PROBLEM DETAILS -
Beginning with the line that contains "La circunferencia de", restate each line below through the final one exactly, and exclude the pictures.

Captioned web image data
-- Opening Marker --

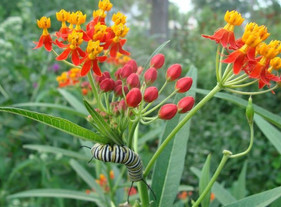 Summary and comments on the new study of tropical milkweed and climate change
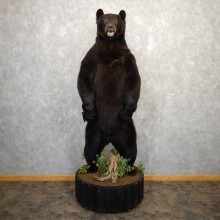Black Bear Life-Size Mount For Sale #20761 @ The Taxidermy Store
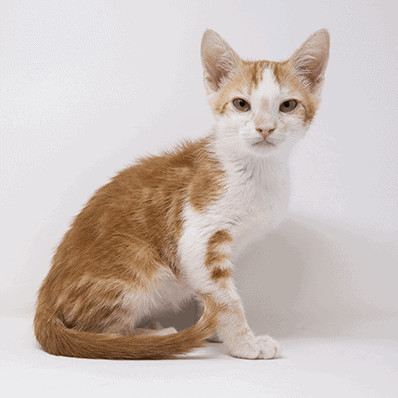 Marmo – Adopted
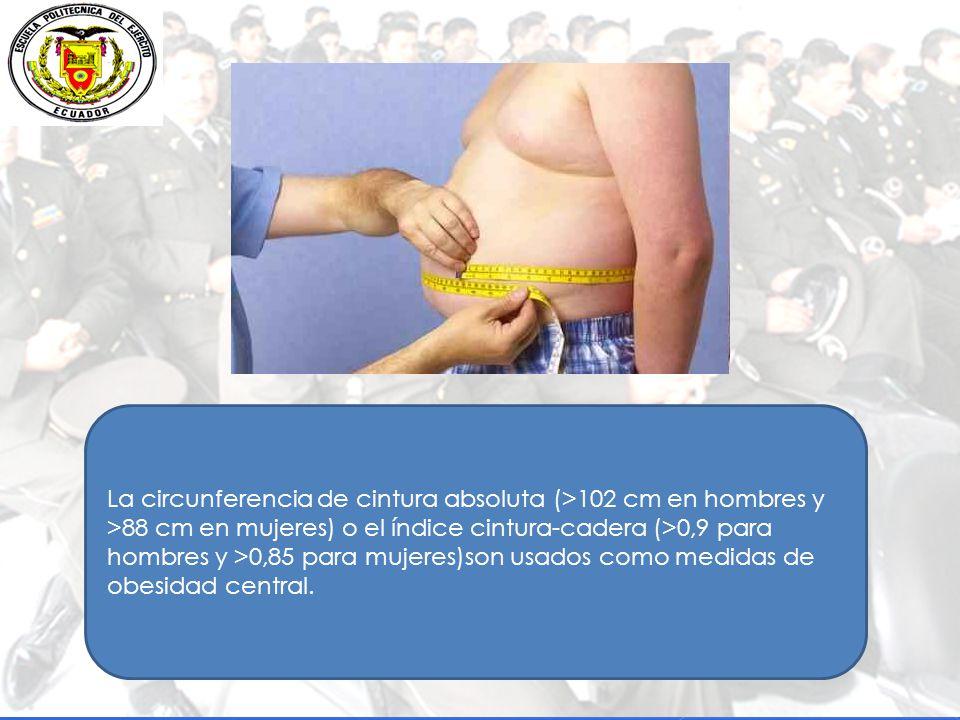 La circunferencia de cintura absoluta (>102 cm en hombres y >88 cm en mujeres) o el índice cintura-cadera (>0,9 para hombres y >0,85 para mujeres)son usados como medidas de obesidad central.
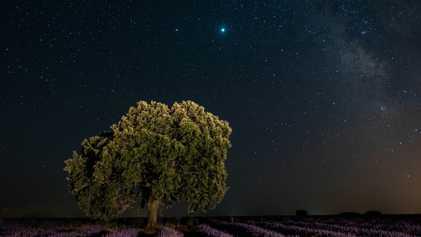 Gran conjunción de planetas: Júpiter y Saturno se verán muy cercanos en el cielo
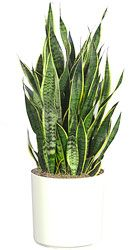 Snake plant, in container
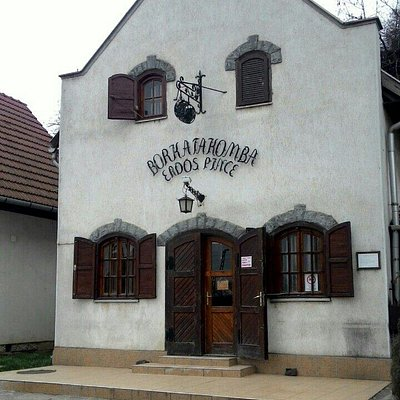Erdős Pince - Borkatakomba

-- Closing Marker --

EXPECTED ANSWER -
 La circunferencia de cintura absoluta (>102 cm en hombres y >88 cm en mujeres) o el índice cintura-cadera (>0,9 para hombres y >0,85 para mujeres)son usados como medidas de obesidad central.
 Gran conjunción de planetas: Júpiter y Saturno se verán muy cercanos en el cielo
 Snake plant, in container
Erdős Pince - Borkatakomba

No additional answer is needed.